Arrange the text of each row as a JSON list of strings, one string per line, with blank lines left out and the pictures omitted from the answer.

Scraped caption text:
━━━━━━━━━━━━━━━━━━━━

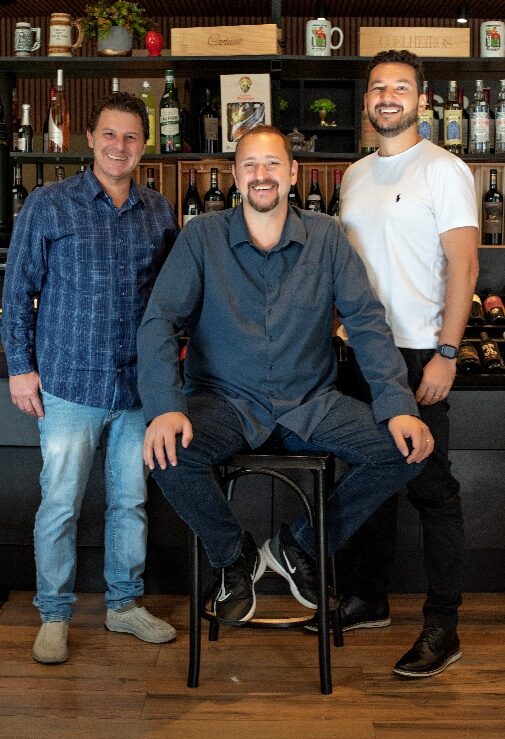 Fundadores do Mais Brasil na loja de vinhos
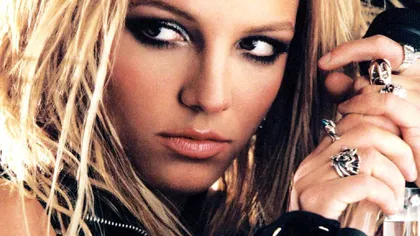 Britney Spears, o mămică foarte sexy. Cântăreaţa arată senzaţional în costum de baie FOTO
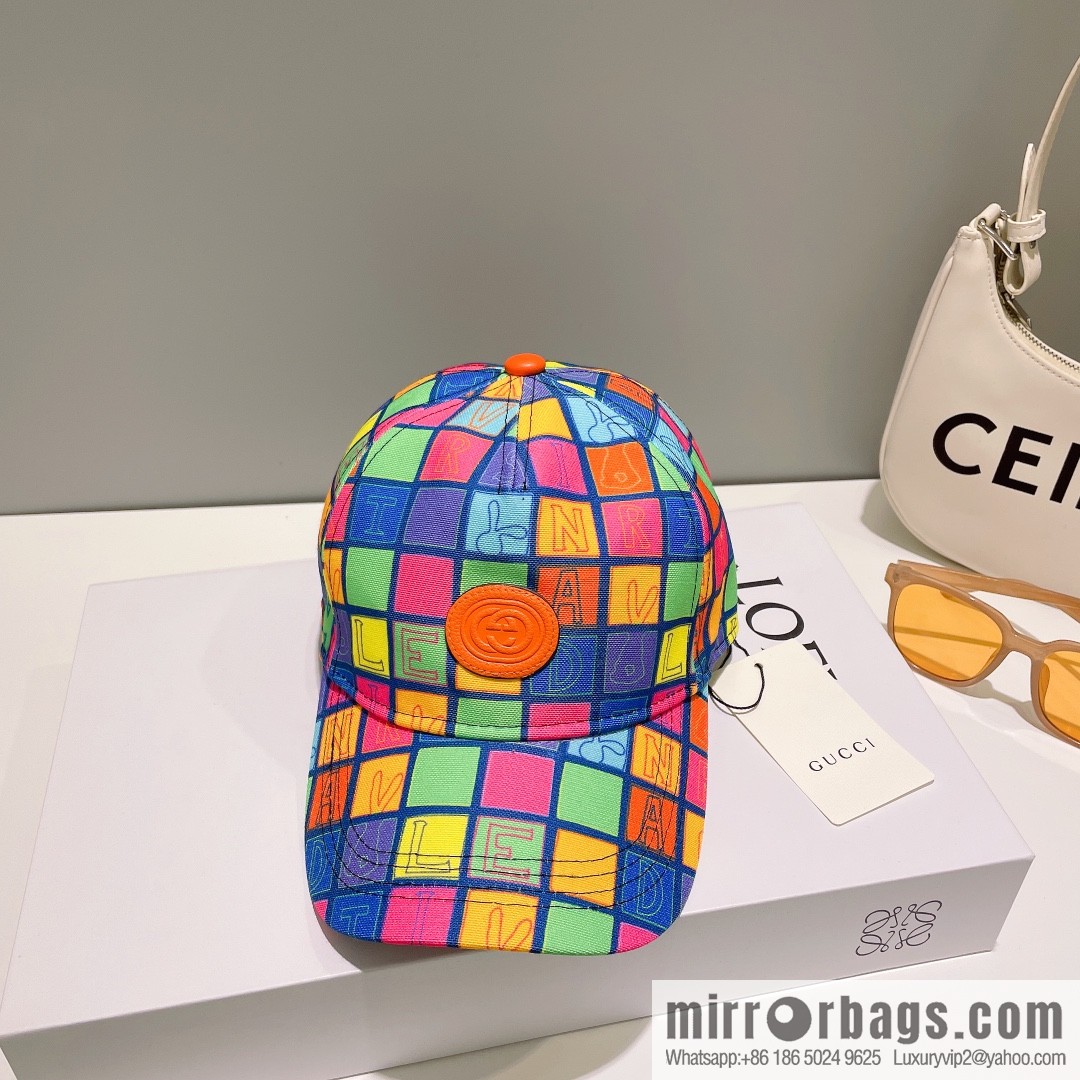 GUCCI Gucci's new unisex baseball cap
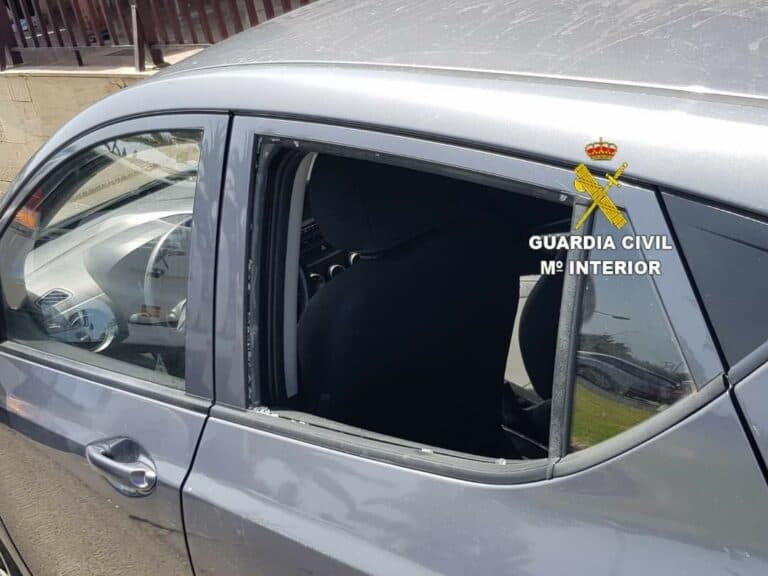 La Guardia Civil rescata a un bebé del interior de un coche en Morro Jable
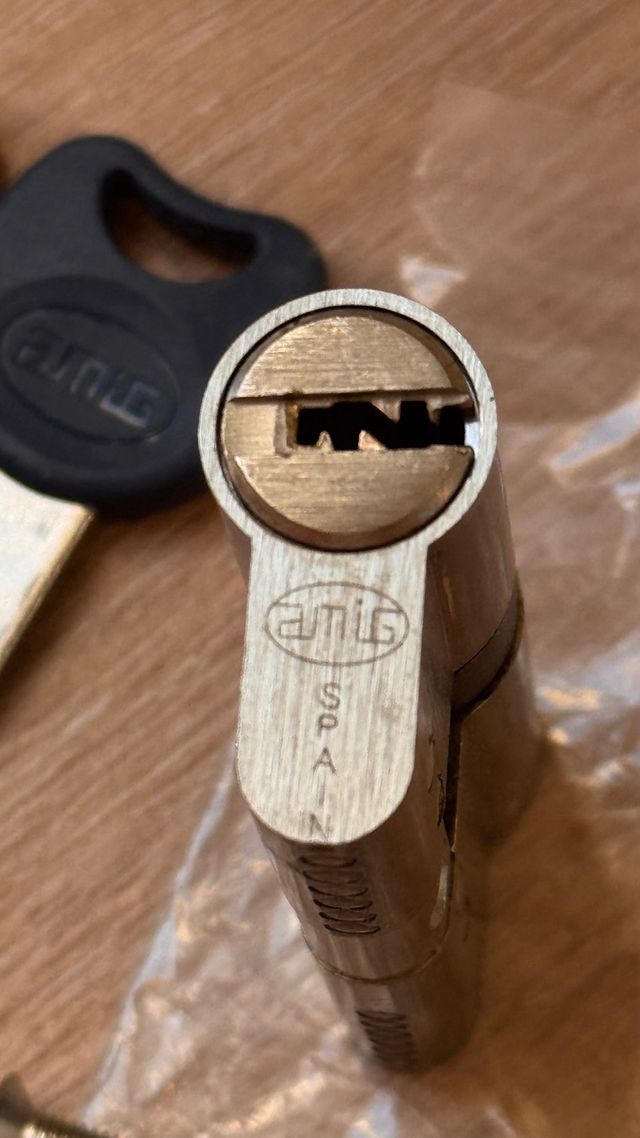 Bombín Seguridad Doble Embrague Amig 30x40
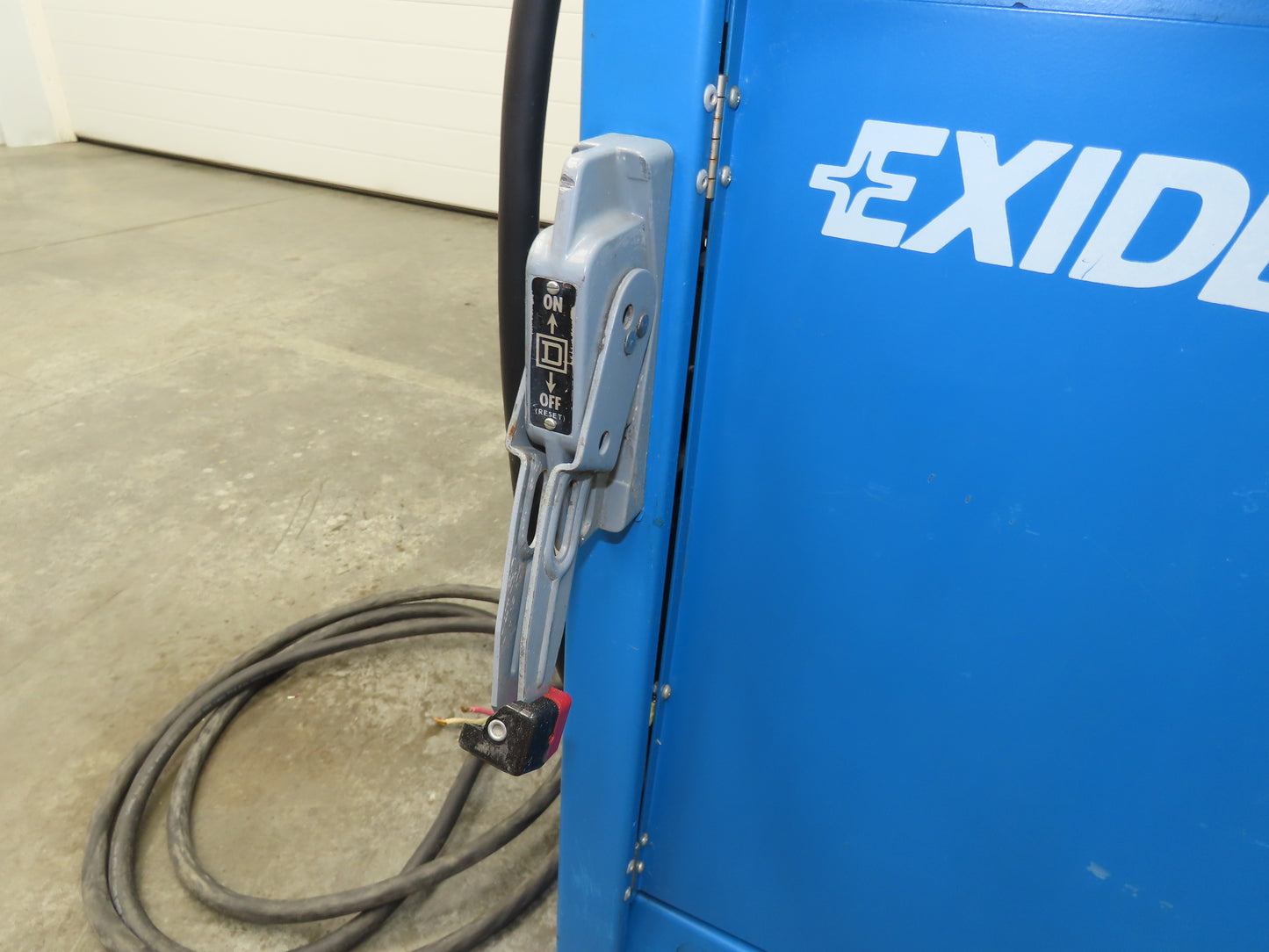 Exide System 3000 ES3-18-950 Forklift Battery Charger 36 VDC 18 Cell 950 Ah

━━━━━━━━━━━━━━━━━━━━

#### Answer for the task
[
  " Fundadores do Mais Brasil na loja de vinhos",
  " Britney Spears, o mămică foarte sexy. Cântăreaţa arată senzaţional în costum de baie FOTO",
  " GUCCI Gucci's new unisex baseball cap",
  " La Guardia Civil rescata a un bebé del interior de un coche en Morro Jable",
  " Bombín Seguridad Doble Embrague Amig 30x40",
  " Exide System 3000 ES3-18-950 Forklift Battery Charger 36 VDC 18 Cell 950 Ah"
]